Essay

All Words Refugees

The work of the German-Swedish poet Nelly Sachs ranges between atrocity and grace.

BY R.K. Hegelman

Originally Published: June 06, 2022
A black-and-white portrait of Nelly Sachs flanked by a desaturated map with wisps of smoke visible on the edges.
Photo of Nelly Sachs via Getty Images.

In the course of a 16-year correspondence of astonishing intensity, the poets Paul Celan and Nelly Sachs met only a handful of times, all during a single month in 1960, first in Zürich and then in Paris. Celan commemorated their first conversation alone, held on a terrace overlooking the Zürichsee, on, auspiciously, the feast of Ascension:

The talk was of too much, of
too little. Of You
and Counter-You, of
how clearness can darken, of
Jewishness, of
your God.

If Celan dominates popular anglophone reception of postwar German poetry at the expense of others, the case is especially vexed regarding Sachs, with whom the biographical and literary overlap is so striking: Bruder (brother) and Schwester (sister) they called each other. Both of their lives were riven by industrialized genocide, both turned to exile and poetry in the aftermath, and each gained renown for early lyrical elegies: “Death Fugue” in Celan’s case and “O the Chimneys” in Sachs’s.
§
- **Work item**
Reproduce the passage of the Nelly Sachs essay starting at "BY R.K. Hegelman" and ending at "on the edges.". Nothing in the listing is needed.

- **Supplied records**
§
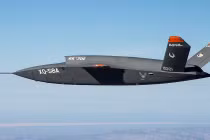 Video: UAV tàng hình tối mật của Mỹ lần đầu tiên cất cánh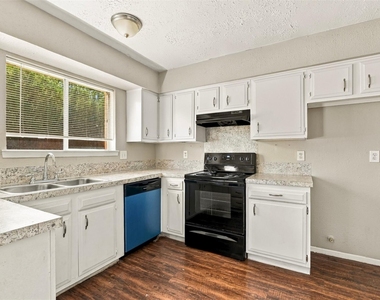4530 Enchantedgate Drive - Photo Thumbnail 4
§
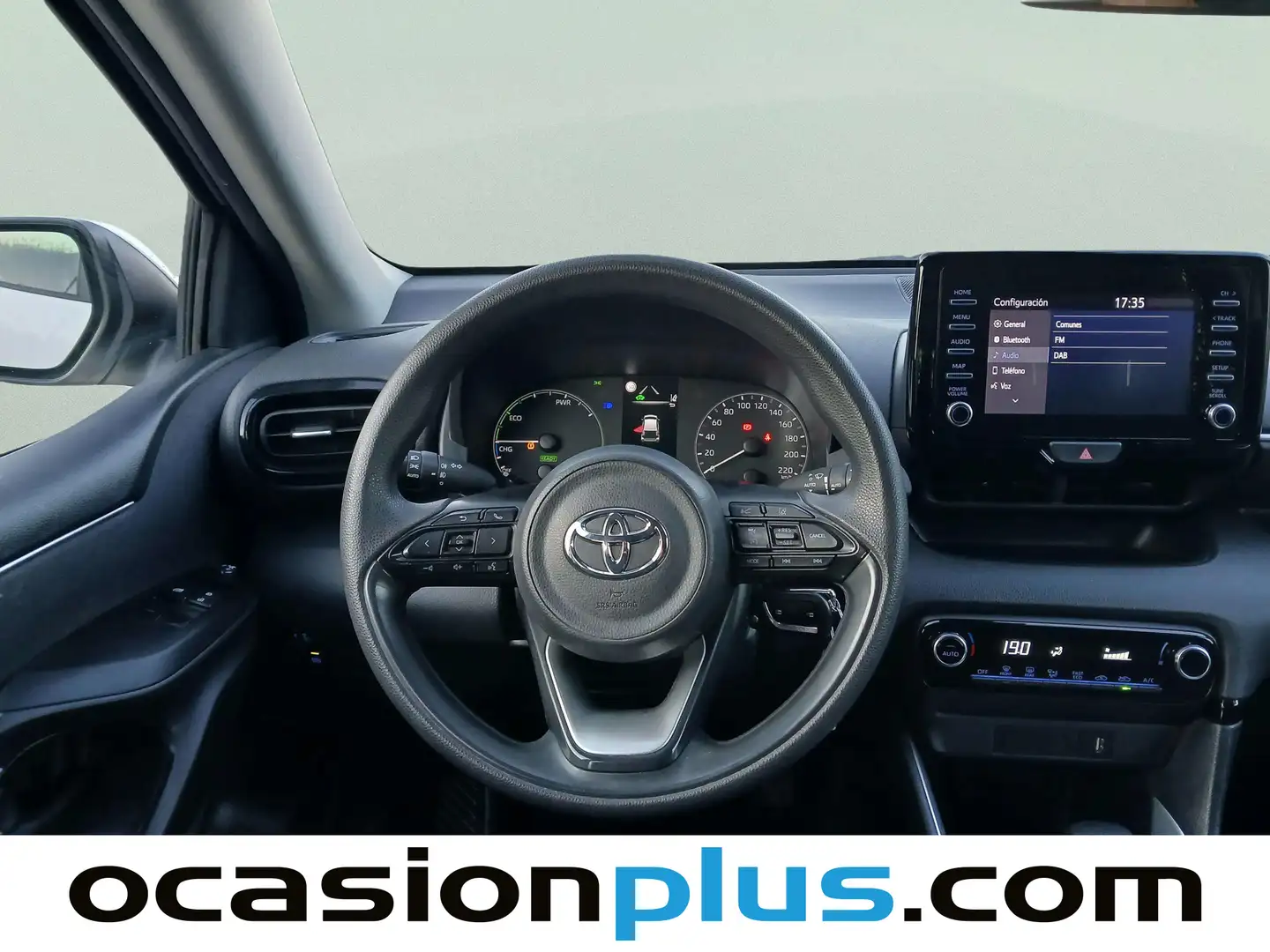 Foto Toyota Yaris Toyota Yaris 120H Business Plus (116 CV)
§
- **Answer for the task**
BY R.K. Hegelman

Originally Published: June 06, 2022
A black-and-white portrait of Nelly Sachs flanked by a desaturated map with wisps of smoke visible on the edges.